In [0]:
spark

In [0]:
from pyspark.sql import SparkSession
spark = SparkSession.builder.appName("Structured Streaming").getOrCreate()

### 1. Create a DataSet.

In [0]:
green_taxiDF = spark.read.csv("/Volumes/azuredatabme/default/greentaxi/2021_Green_Taxi_Trip_Data.csv",inferSchema=True,header=True)

In [0]:
green_taxiDF1 = green_taxiDF.repartition(10).write.mode("append").option("header","true").parquet("/Volumes/azuredatabme/default/greentaxi")

In [0]:
print(green_taxiDF.schema)

StructType([StructField('VendorID', IntegerType(), True), StructField('lpep_pickup_datetime', StringType(), True), StructField('lpep_dropoff_datetime', StringType(), True), StructField('store_and_fwd_flag', StringType(), True), StructField('RatecodeID', IntegerType(), True), StructField('PULocationID', IntegerType(), True), StructField('DOLocationID', IntegerType(), True), StructField('passenger_count', IntegerType(), True), StructField('trip_distance', DoubleType(), True), StructField('fare_amount', DoubleType(), True), StructField('extra', DoubleType(), True), StructField('mta_tax', DoubleType(), True), StructField('tip_amount', DoubleType(), True), StructField('tolls_amount', DoubleType(), True), StructField('ehail_fee', StringType(), True), StructField('improvement_surcharge', DoubleType(), True), StructField('total_amount', DoubleType(), True), StructField('payment_type', IntegerType(), True), StructField('trip_type', IntegerType(), True), StructField('congestion_surcharge', Doubl

In [0]:
from pyspark.sql.functions import *
# create readStream
taxiReadStream = spark.readStream.format("parquet").schema(green_taxiDF.schema).option("header","true").load("/Volumes/azuredatabme/default/readstream")



In [0]:
from pyspark.sql.types import *
green_taxiDF = green_taxiDF.withColumn("lpep_pickup_datetime",to_timestamp(col("lpep_pickup_datetime"),"yyyy-MM-dd HH:mm:ss"))
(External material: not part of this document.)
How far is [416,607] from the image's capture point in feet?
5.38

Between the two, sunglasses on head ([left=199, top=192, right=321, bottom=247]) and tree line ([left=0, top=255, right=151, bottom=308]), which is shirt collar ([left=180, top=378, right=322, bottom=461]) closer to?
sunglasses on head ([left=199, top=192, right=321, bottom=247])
##### Structured streaming transformation

In [0]:

# readStream transformation
taxitransformation = taxiReadStream.withWatermark("lpep_pickup_datetime", "10 minutes").groupBy("trip_type","lpep_pickup_datetime").sum("fare_amount")

In [0]:
taxiWriteStream = taxitransformation.writeStream.outputMode("append")\
.format("parquet")\
.option("path","/Volumes/azuredatabme/default/writestream/")\
.option("checkpointLocation","/Volumes/azuredatabme/default/checkpoint/")\
.start()

taxiWriteStream.awaitTermination()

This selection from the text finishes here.